Accuse di brogli, scontri con centinaia di feriti e una vittima ed elezioni da rifare. Il Kirghizistan, forse la più turbolenta (dal punto di vista politico) tra le ex repubbliche sovietiche dell’Asia Centrale, è di nuovo nel caos. Il risultato delle elezioni parlamentari di domenica scorsa – che ha premiato la coalizione dei partiti Birimdik e Mekenim Kyrgyzstan, favorevoli a una maggior integrazione con la Russia e alleati del presidente Sooronbay Jeenbekov – ha infatti scatenato il furore dei sostenitori dell’opposizione, che denuncia brogli. La rabbia è presto sfociata in aspri scontri con la polizia. Risultato: palazzi del potere assaltati, oltre 600 feriti (sette gravi) e un morto, nuovo primo ministro (Sadyr Japarov) ed elezioni da rifare.
Le forze dell’ordine hanno usato idranti, granate stordenti e gas lacrimogeni per disperdere i manifestanti che cercavano di farsi strada con la forza attraverso i cancelli dell’edificio che ospita il Parlamento e gli uffici presidenziali dell’ex repubblica sovietica. Ma senza successo. Una folla di circa duemila persone si è poi introdotta nel vicino edificio del Comitato di sicurezza nazionale, dove l’ex presidente Almazbek Atambayev era detenuto. E lo ha liberato. Atambayev, protagonista di una vera e propria battaglia nell’agosto del 2019 con le forze governative nel suo villaggio natale, è stato arrestato con l’accusa di aver liberato illegalmente un boss del crimine quando era presidente, e per questo condannato a 11 anni di reclusione – oggi, dopo la liberazione a furor di popolo, il tribunale distrettuale di Pervomaisky ha ben pensato di concedergli i domiciliari.
Gli scontri notturni – con alcuni uffici del Parlamento dati alle fiamme – hanno lasciato il governo frastornato e lo hanno costretto al lavoro in “regime speciale”, come spiegato dal suo stesso ufficio stampa.

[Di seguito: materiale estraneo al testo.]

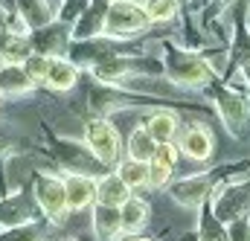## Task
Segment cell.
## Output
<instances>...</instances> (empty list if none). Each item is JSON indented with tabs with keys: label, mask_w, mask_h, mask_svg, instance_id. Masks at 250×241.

Jeenbekov ha promesso di avere tutto sotto controllo ma, di fatto, l’unica cosa che ha calmato le acque è stato l’annuncio della Commissione Elettorale Centrale di aver annullato il risultato delle elezioni.
Mosca, nel mentre, guarda da lontano. Il ministero degli Esteri ha pubblicato una nota in cui esorta gli “amici” del Kirghizistan a risolvere la crisi nel “quadro giuridico” e senza “l’uso della forza”. Grandi ansie, non ce ne sono. L’opposizione è comunque favorevole alla Russia e Atambayev è una vecchia conoscenza di Vladimir Putin (in passato ha cercato di sedare il suo scontro con Jeenbekov). Ma per stare sereni la base russa di Kant ha annunciato di essere stata messa “in allerta massima” .
La verità è che in Kirghizistan l’insoddisfazione per la corruzione – e il dominio politico da parte dei clan più potenti – è aumentata con le sfide economiche poste dal coronavirus. I cantanti più popolari si sono uniti ai politici nel rivolgersi alla folla, scesa in piazza nell’ordine delle migliaia di persone, che ha risposto con lo slogan ‘Jeenbekov dimettiti’. “Il presidente ha promesso di garantire elezioni oneste. E non ha mantenuto la parola“, ha detto ai manifestanti un candidato dell’opposizione, Ryskeldi Mombekov. Tanto è bastato per far precipitare la situazione. I ribelli si sono guadagnati il sostegno di un fan d’eccezione. “Ganzi i kirghisi”, ha twittato da Berlino Alexei Navalny, il principe dell’opposizione russa ancora in convalescenza dopo l’avvelenamento da Novichok.